### Excerpt to read
########################################

There has not been time for any substantial debate. We have not had the benefit of advice from the Front Bench, from people who know Scots law inside out, or from those whose expertise lies in that area. For those reasons, I urge my hon. Friend the Minister of State to withdraw this part of the Bill so that we can have a proper look at it.

Earlier tonight, I asked my hon. Friend the Minister to confirm that the Bill would be reviewed by the Scottish Parliament. I did not mean to spring something on him unexpectedly, but the matter needs to be clarified. The Scotland Bill provides that measures to deal with terrorism remain with the United Kingdom Parliament, but it also says that Scots law and the police are matters for the Scottish Parliament.

We need clarity on that aspect of the Bill. In what way will any further look at the Bill in six months or on a yearly basis be undertaken? Will it be done in this Parliament, or will it be the job of the Scottish Parliament? I hope that the matter does not arise in the first place, and that the Government will withdraw this part of the Bill so that we can have a more careful look at it, and we do not simply throw out something that has existed for centuries because we are worried about the current circumstances, when we have gone through so much before.

########################################

### Extracted information

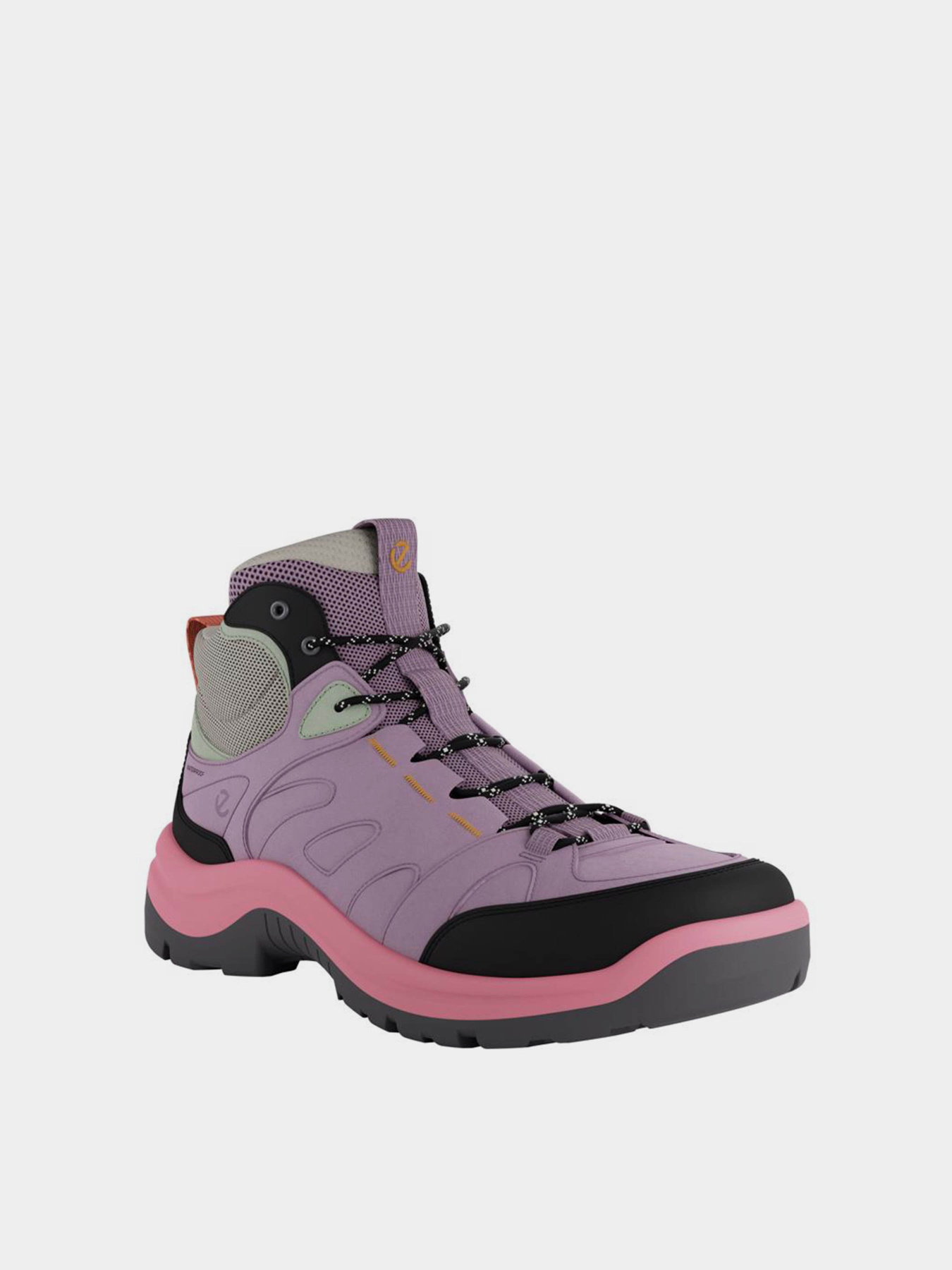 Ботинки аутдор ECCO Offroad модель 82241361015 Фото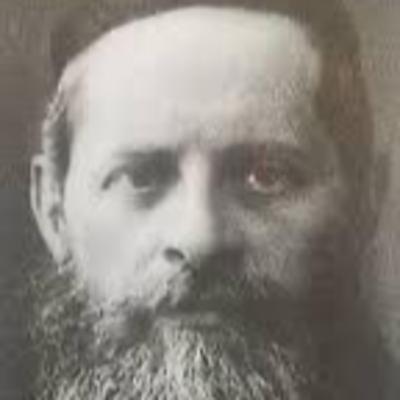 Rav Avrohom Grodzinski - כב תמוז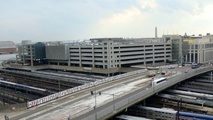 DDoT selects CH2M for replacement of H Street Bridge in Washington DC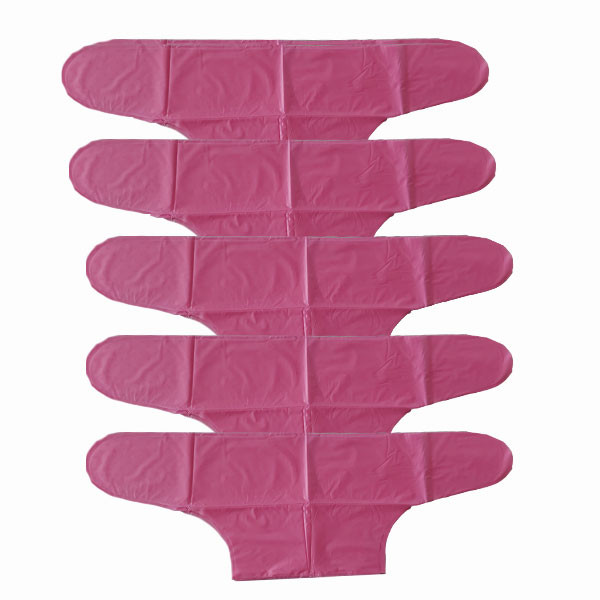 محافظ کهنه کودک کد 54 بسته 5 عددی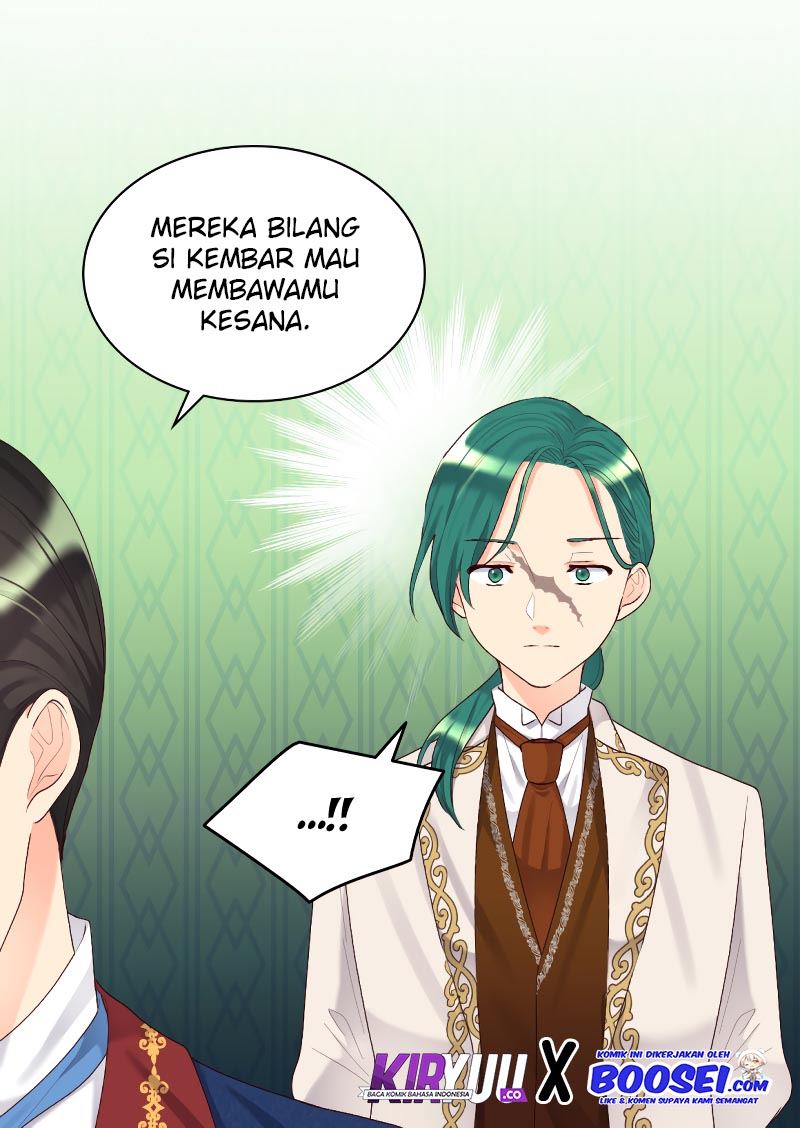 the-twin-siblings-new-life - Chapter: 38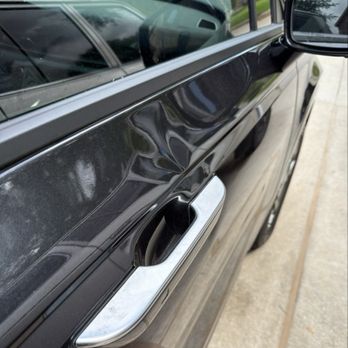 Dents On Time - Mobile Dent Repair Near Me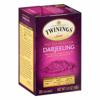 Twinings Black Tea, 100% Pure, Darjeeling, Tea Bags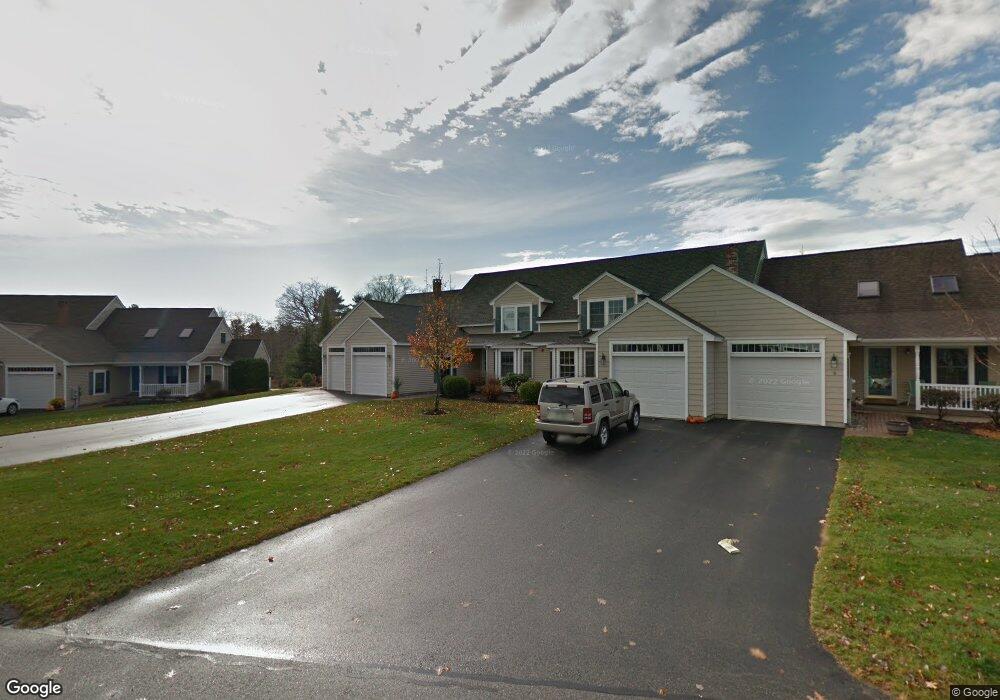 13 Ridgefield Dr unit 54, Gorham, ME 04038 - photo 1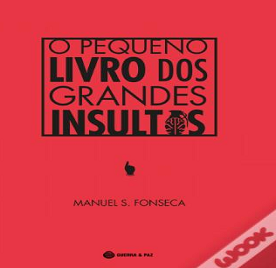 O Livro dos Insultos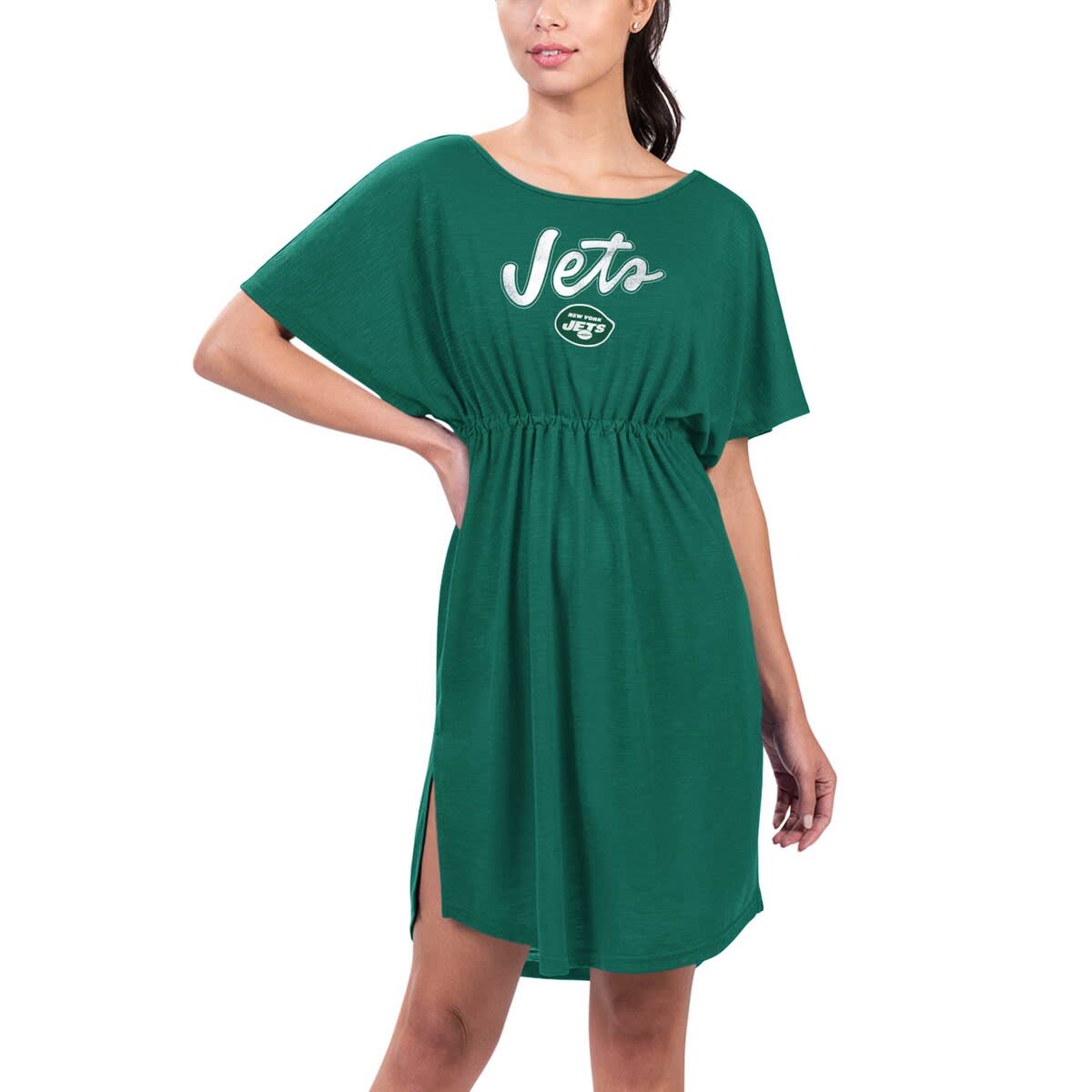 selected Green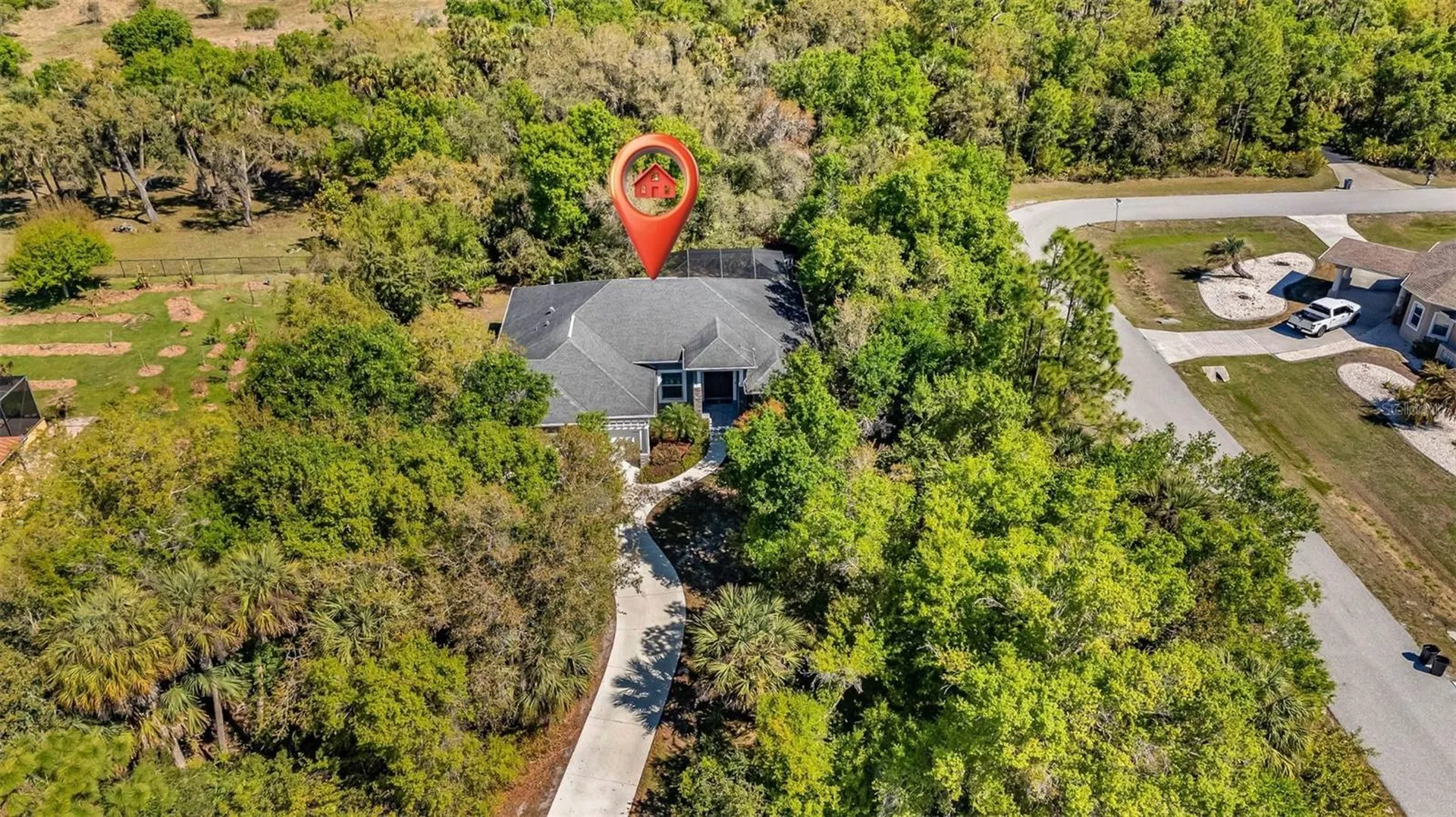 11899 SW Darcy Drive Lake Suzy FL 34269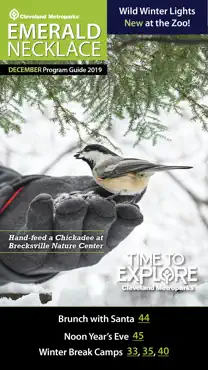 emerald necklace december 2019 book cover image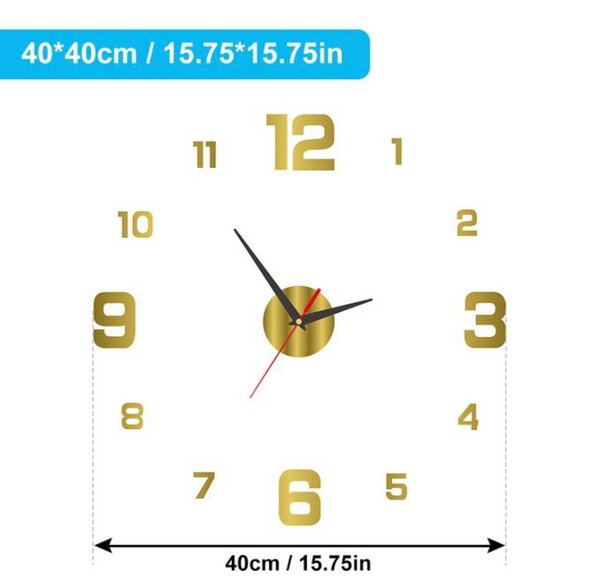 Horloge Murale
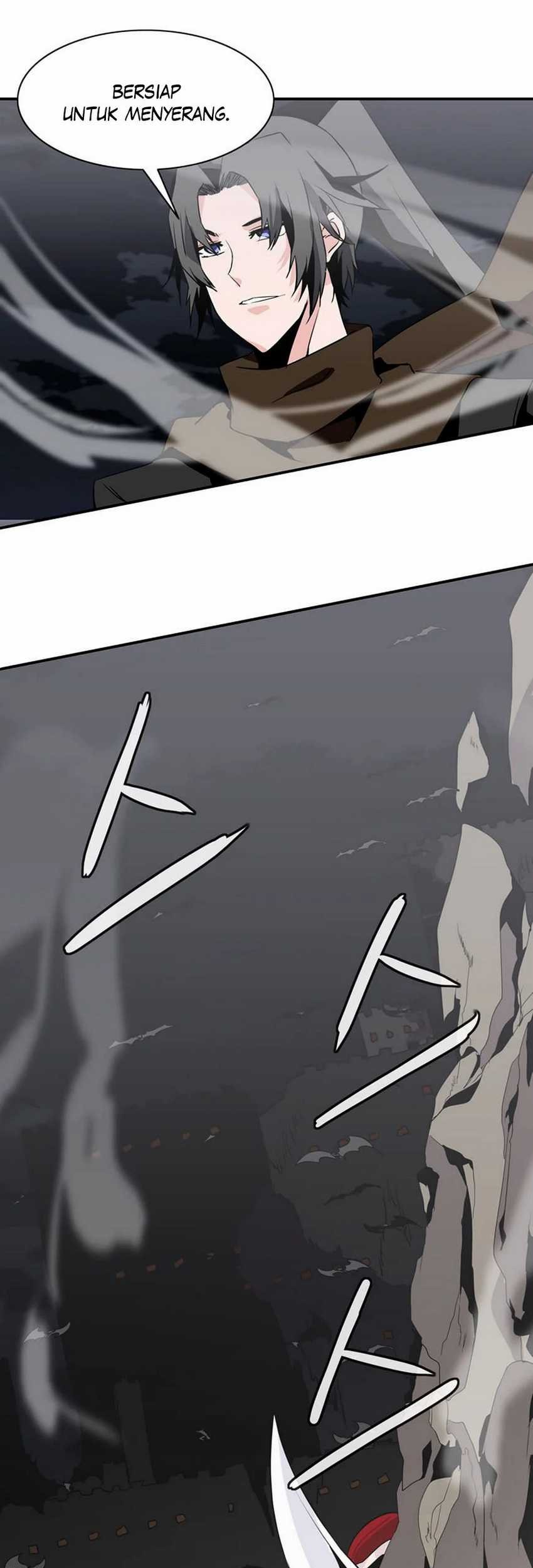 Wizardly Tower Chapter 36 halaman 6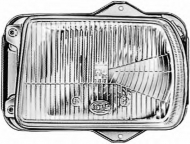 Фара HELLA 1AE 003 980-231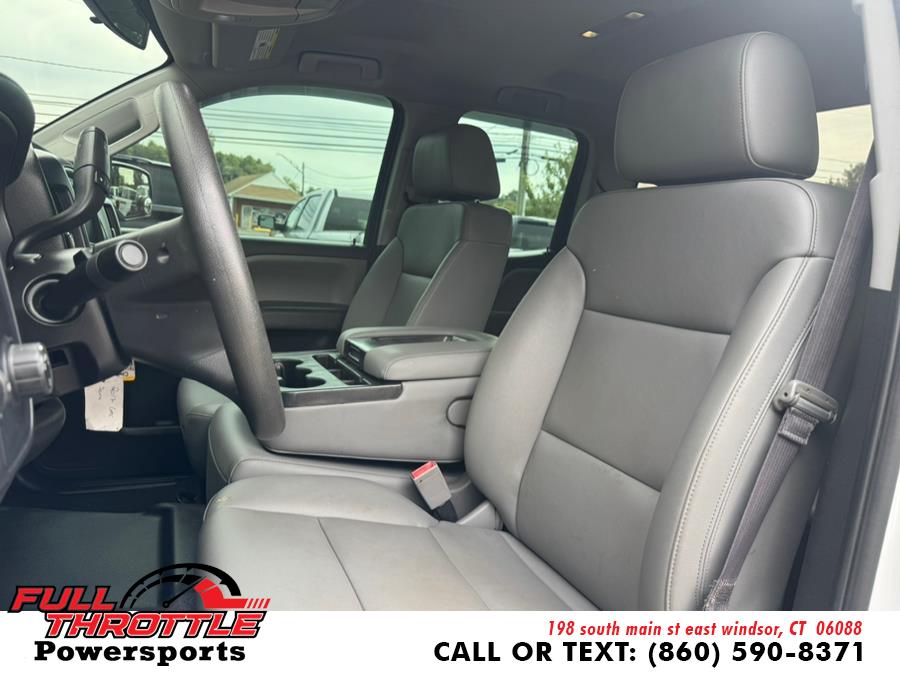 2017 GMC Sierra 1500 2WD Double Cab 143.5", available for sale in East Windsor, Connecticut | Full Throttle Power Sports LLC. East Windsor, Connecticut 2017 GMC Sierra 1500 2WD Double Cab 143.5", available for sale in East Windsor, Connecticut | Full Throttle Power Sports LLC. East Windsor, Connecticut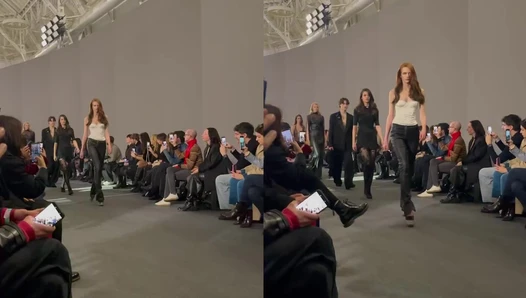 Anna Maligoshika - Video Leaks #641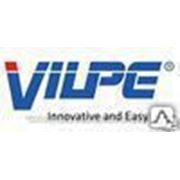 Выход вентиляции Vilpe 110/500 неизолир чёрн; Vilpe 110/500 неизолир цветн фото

########################################

### Exercises
1: Retype the part of the speech starting with "Earlier tonight, I" and going on through "for the Scottish Parliament.".
2: According to the speech, from whom has the House not had the benefit of advice? List every one it names.
3: Say whether each statement agrees with the speech, answering yes or no and quoting the words that decide it.
(a) The speaker had earlier asked the Minister to confirm that the Bill would be reviewed by the Scottish Parliament.
(b) The Scotland Bill makes the police a matter for the United Kingdom Parliament.
(c) The speaker says there has been enough time for substantial debate.

### Solutions per task
1:
Earlier tonight, I asked my hon. Friend the Minister to confirm that the Bill would be reviewed by the Scottish Parliament. I did not mean to spring something on him unexpectedly, but the matter needs to be clarified. The Scotland Bill provides that measures to deal with terrorism remain with the United Kingdom Parliament, but it also says that Scots law and the police are matters for the Scottish Parliament.

2:
- the Front Bench
- people who know Scots law inside out
- those whose expertise lies in that area

3:
(a) Yes: "Earlier tonight, I asked my hon. Friend the Minister to confirm that the Bill would be reviewed by the Scottish Parliament."
(b) No: "it also says that Scots law and the police are matters for the Scottish Parliament."
(c) No: "There has not been time for any substantial debate."